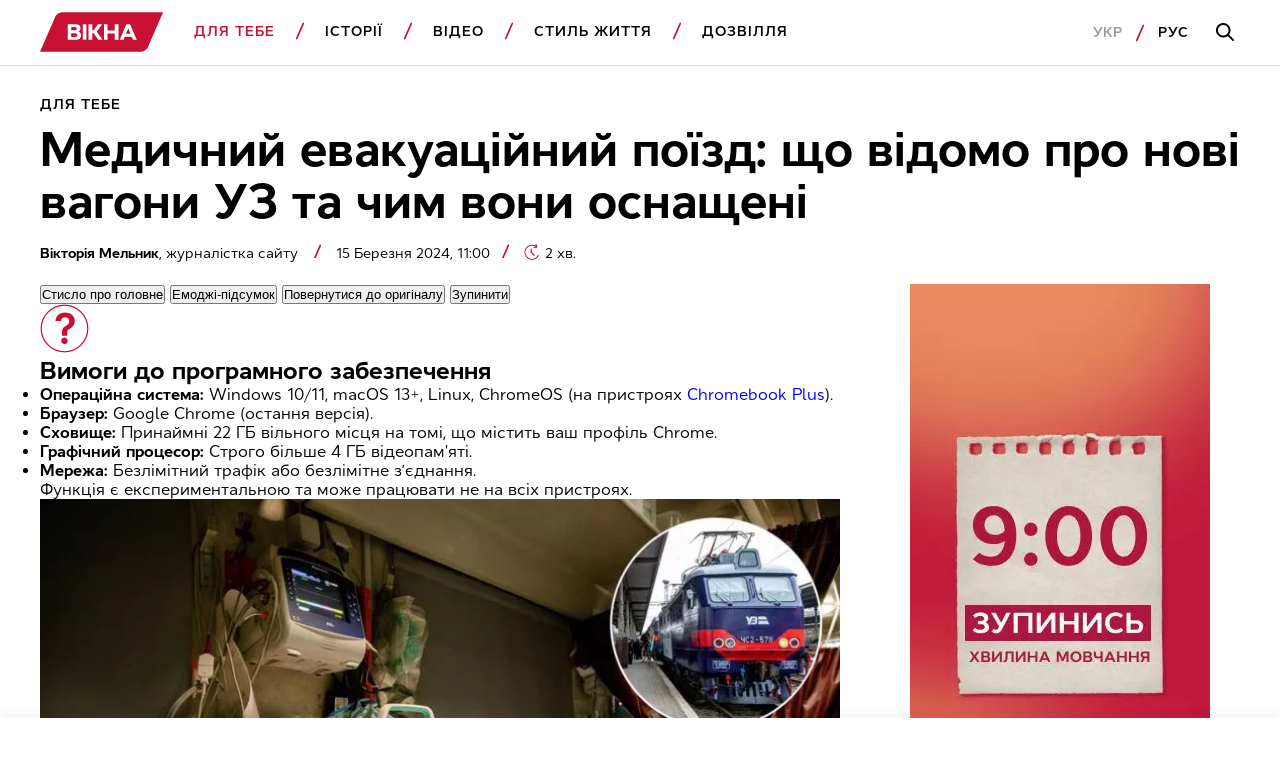

--- FILE ---
content_type: text/html; charset=utf-8
request_url: https://www.google.com/recaptcha/api2/aframe
body_size: 136
content:
<!DOCTYPE HTML><html><head><meta http-equiv="content-type" content="text/html; charset=UTF-8"></head><body><script nonce="dFOxn7NT65Mfe_nkMrNRYg">/** Anti-fraud and anti-abuse applications only. See google.com/recaptcha */ try{var clients={'sodar':'https://pagead2.googlesyndication.com/pagead/sodar?'};window.addEventListener("message",function(a){try{if(a.source===window.parent){var b=JSON.parse(a.data);var c=clients[b['id']];if(c){var d=document.createElement('img');d.src=c+b['params']+'&rc='+(localStorage.getItem("rc::a")?sessionStorage.getItem("rc::b"):"");window.document.body.appendChild(d);sessionStorage.setItem("rc::e",parseInt(sessionStorage.getItem("rc::e")||0)+1);localStorage.setItem("rc::h",'1770002596543');}}}catch(b){}});window.parent.postMessage("_grecaptcha_ready", "*");}catch(b){}</script></body></html>

--- FILE ---
content_type: application/x-javascript; charset=utf-8
request_url: https://servicer.idealmedia.io/1812132/1?nocmp=1&tcfV2=1&sessionId=698018a5-05bd4&sessionPage=1&sessionNumberWeek=1&sessionNumber=1&cbuster=1770002597813404946876&pvid=9e47898e-fc6c-4f34-bd6c-e27760065640&implVersion=17&lct=1763555160&mp4=1&ap=1&consentStrLen=0&wlid=30b67dae-3688-4f20-8c36-f41fcd49bfad&uniqId=00056&niet=4g&nisd=false&jsp=head&evt=%5B%7B%22event%22%3A1%2C%22methods%22%3A%5B1%2C2%5D%7D%2C%7B%22event%22%3A2%2C%22methods%22%3A%5B1%2C2%5D%7D%5D&pv=5&jsv=es6&dpr=1&hashCommit=cbd500eb&apt=2024-03-15T09%3A00%3A00Z&tfre=6705&scale_metric_1=64.00&scale_metric_2=258.06&scale_metric_3=100.00&w=1200&h=345&tl=150&tlp=1,2,3,4&sz=288x306&szp=1,2,3,4&szl=1,2,3,4&cxurl=https%3A%2F%2Fvikna.tv%2Fdlia-tebe%2Fmedychnyj-evakuaczijnyj-poyizd-ukrzaliznyczi-yak-vyglyadaye-i-de-kursuvatyme%2F&ref=&lu=https%3A%2F%2Fvikna.tv%2Fdlia-tebe%2Fmedychnyj-evakuaczijnyj-poyizd-ukrzaliznyczi-yak-vyglyadaye-i-de-kursuvatyme%2F
body_size: 1797
content:
var _mgq=_mgq||[];
_mgq.push(["IdealmediaLoadGoods1812132_00056",[
["unian.net","11986289","1","Співачка Йолка у Росії вийшла заміж за відомого українця-мовчуна","За даними росЗМІ, Йолка декілька років зустрічалася з Рожденом.","0","","","","HLt6gTfJXJ46VSdAUpwAuznwNm8mYhQAYH7FBG3KTF1_IflNQAcCFUhNU-7RqfNCJP9NESf5a0MfIieRFDqB_M982f3_I22R4IWhn9MaT3bllBGHJqvby4WWK9jlroIS",{"i":"https://s-img.idealmedia.io/n/11986289/492x277/0x0x720x405/aHR0cDovL2ltZ2hvc3RzLmNvbS90LzIwMjYtMDEvNDI3MDI0L2FhNDcyZjRlOWViZjQwMDkyYmQzMTRkOWJiN2U2NDU1LmpwZWc.webp?v=1770002597-E1XR_XOi9Rl2R3wJyAH8-DlAWw0uu5ErsX4PqyxNrng","l":"https://clck.idealmedia.io/pnews/11986289/i/1303169/pp/1/1?h=HLt6gTfJXJ46VSdAUpwAuznwNm8mYhQAYH7FBG3KTF1_IflNQAcCFUhNU-7RqfNCJP9NESf5a0MfIieRFDqB_M982f3_I22R4IWhn9MaT3bllBGHJqvby4WWK9jlroIS&utm_campaign=vikna.tv&utm_source=vikna.tv&utm_medium=referral&rid=8479d438-ffe6-11f0-ad9e-d404e6f98490&tt=Direct&att=3&afrd=40&iv=17&ct=1&gdprApplies=0&muid=q11hQcFoEJnj&st=-300&mp4=1&h2=RGCnD2pppFaSHdacZpvmnmu99aDZruNkEA_oXH-LyTz3Uq9CZQIGhHBl6Galy7GAo3taadogl7hMzA0jAL-a0w**","adc":[],"sdl":0,"dl":"","category":"Шоу-бизнес","dbbr":0,"bbrt":0,"type":"e","media-type":"static","clicktrackers":[],"cta":"Читати далі","cdt":"","tri":"8479e926-ffe6-11f0-ad9e-d404e6f98490","crid":"11986289"}],
["unian.net","11980975","1","Росія хоче не Донбас: ось що насправді потрібно диктатору","Аналітики Інституту дослідження війни вказують, що Москва паралельно просуває ширші територіальні та геополітичні вимоги.","0","","","","HLt6gTfJXJ46VSdAUpwAu_9uAESUoogrTv6EInCZqDt_K80rgd1TKY44qVRJ-wj_JP9NESf5a0MfIieRFDqB_M982f3_I22R4IWhn9MaT3Z5jNHAQfdGXUiSJSTahL2s",{"i":"https://s-img.idealmedia.io/n/11980975/492x277/70x0x539x303/aHR0cDovL2ltZ2hvc3RzLmNvbS90LzIwMjYtMDEvNDI3MDI0LzU3ZjJmNTNjNzUwMTkzNzE4NzM4NGI2ZjE1NDAyNzA4LmpwZw.webp?v=1770002597-SM8ovoH7HqFgZOKCLNqDxXimdJaqLSFHltwg20uAOIc","l":"https://clck.idealmedia.io/pnews/11980975/i/1303169/pp/2/1?h=HLt6gTfJXJ46VSdAUpwAu_9uAESUoogrTv6EInCZqDt_K80rgd1TKY44qVRJ-wj_JP9NESf5a0MfIieRFDqB_M982f3_I22R4IWhn9MaT3Z5jNHAQfdGXUiSJSTahL2s&utm_campaign=vikna.tv&utm_source=vikna.tv&utm_medium=referral&rid=8479d438-ffe6-11f0-ad9e-d404e6f98490&tt=Direct&att=3&afrd=40&iv=17&ct=1&gdprApplies=0&muid=q11hQcFoEJnj&st=-300&mp4=1&h2=RGCnD2pppFaSHdacZpvmnmu99aDZruNkEA_oXH-LyTz3Uq9CZQIGhHBl6Galy7GAo3taadogl7hMzA0jAL-a0w**","adc":[],"sdl":0,"dl":"","category":"Политика","dbbr":0,"bbrt":0,"type":"e","media-type":"static","clicktrackers":[],"cta":"Читати далі","cdt":"","tri":"8479e92d-ffe6-11f0-ad9e-d404e6f98490","crid":"11980975"}],
["unian.net","11979010","1","Відома російська акторка вразила всіх заявою про українців","Тетяна зробила емоційний допис в мережі.","0","","","","HLt6gTfJXJ46VSdAUpwAuy9J5PxKvislHRn2paHSI_7A-kjWteyD5Fe6Pa1TfREiJP9NESf5a0MfIieRFDqB_M982f3_I22R4IWhn9MaT3adO_sZvpYw-wlNuWfJkwqp",{"i":"https://s-img.idealmedia.io/n/11979010/492x277/0x0x1200x675/aHR0cDovL2ltZ2hvc3RzLmNvbS90LzIwMjYtMDEvNDI3MDI0LzlmZDJlYTUzZjZmMGFiODJjNTNiNTBkYTI1ZjRhMzJhLmpwZWc.webp?v=1770002597-BLqJOsKC_PcBJ-7HObNnspKsckqm1nDRJDvHx1p3ir0","l":"https://clck.idealmedia.io/pnews/11979010/i/1303169/pp/3/1?h=HLt6gTfJXJ46VSdAUpwAuy9J5PxKvislHRn2paHSI_7A-kjWteyD5Fe6Pa1TfREiJP9NESf5a0MfIieRFDqB_M982f3_I22R4IWhn9MaT3adO_sZvpYw-wlNuWfJkwqp&utm_campaign=vikna.tv&utm_source=vikna.tv&utm_medium=referral&rid=8479d438-ffe6-11f0-ad9e-d404e6f98490&tt=Direct&att=3&afrd=40&iv=17&ct=1&gdprApplies=0&muid=q11hQcFoEJnj&st=-300&mp4=1&h2=RGCnD2pppFaSHdacZpvmnmu99aDZruNkEA_oXH-LyTz3Uq9CZQIGhHBl6Galy7GAo3taadogl7hMzA0jAL-a0w**","adc":[],"sdl":0,"dl":"","category":"Шоу-бизнес","dbbr":0,"bbrt":0,"type":"e","media-type":"static","clicktrackers":[],"cta":"Читати далі","cdt":"","tri":"8479e931-ffe6-11f0-ad9e-d404e6f98490","crid":"11979010"}],
["unian.net","11981141","1","Втратила бажання жити: померла відома українська акторка","Останні місяці життя артистка боролася з важкою формою раку.","0","","","","HLt6gTfJXJ46VSdAUpwAu1J1kWL-DxnqDHBhm3aEW4An21JQNfLp1m3oYmT6pPCdJP9NESf5a0MfIieRFDqB_M982f3_I22R4IWhn9MaT3Ycs_kLL13gThff41S_93yE",{"i":"https://s-img.idealmedia.io/n/11981141/492x277/57x0x819x461/aHR0cDovL2ltZ2hvc3RzLmNvbS90LzIwMjYtMDEvNDI3MDI0L2U5MDc4YjZiNTEzMGE1MWIxMmFhYmZiMWFjN2Y2NjRjLmpwZWc.webp?v=1770002597-I0hawH1RKA144y3LhCqzgKFdud0hcLb8MsbuF-qVq7w","l":"https://clck.idealmedia.io/pnews/11981141/i/1303169/pp/4/1?h=HLt6gTfJXJ46VSdAUpwAu1J1kWL-DxnqDHBhm3aEW4An21JQNfLp1m3oYmT6pPCdJP9NESf5a0MfIieRFDqB_M982f3_I22R4IWhn9MaT3Ycs_kLL13gThff41S_93yE&utm_campaign=vikna.tv&utm_source=vikna.tv&utm_medium=referral&rid=8479d438-ffe6-11f0-ad9e-d404e6f98490&tt=Direct&att=3&afrd=40&iv=17&ct=1&gdprApplies=0&muid=q11hQcFoEJnj&st=-300&mp4=1&h2=RGCnD2pppFaSHdacZpvmnmu99aDZruNkEA_oXH-LyTz3Uq9CZQIGhHBl6Galy7GAo3taadogl7hMzA0jAL-a0w**","adc":[],"sdl":0,"dl":"","category":"Шоу-бизнес","dbbr":0,"bbrt":0,"type":"e","media-type":"static","clicktrackers":[],"cta":"Читати далі","cdt":"","tri":"8479e934-ffe6-11f0-ad9e-d404e6f98490","crid":"11981141"}],],
{"awc":{},"dt":"desktop","ts":"","tt":"Direct","isBot":1,"h2":"RGCnD2pppFaSHdacZpvmnmu99aDZruNkEA_oXH-LyTz3Uq9CZQIGhHBl6Galy7GAo3taadogl7hMzA0jAL-a0w**","ats":0,"rid":"8479d438-ffe6-11f0-ad9e-d404e6f98490","pvid":"9e47898e-fc6c-4f34-bd6c-e27760065640","iv":17,"brid":32,"muidn":"q11hQcFoEJnj","dnt":2,"cv":2,"afrd":296,"consent":true,"adv_src_id":28994}]);
_mgqp();


--- FILE ---
content_type: application/javascript; charset=utf-8
request_url: https://fundingchoicesmessages.google.com/f/AGSKWxVBMlRgS-W-rDpzeBkKeYtTJ6pfPgJsytrz0Sr3kJXmkf0E48kI9GTASWr-JlKrfiBGqcm8NycjpiFZHCGhBYVjd4zWqPSp6MSAGyperR4sTDwfXi4BaPavNJGp7KMf6aog77COx5SnT8uMEbykRl8GQbV2Jf1pMCFwRPIj6C83JyI7j_ywwAfprpbc/_/right_ad./ads_yahoo.-486x60./sponsor-box??ad_ids=
body_size: -1285
content:
window['0ef4cf63-6ab1-4e2e-ae0e-0f91c454916f'] = true;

## Goal of the exercise
Once the lines above that include "javascript" are counted, report the number and nothing else.

## Your solution
2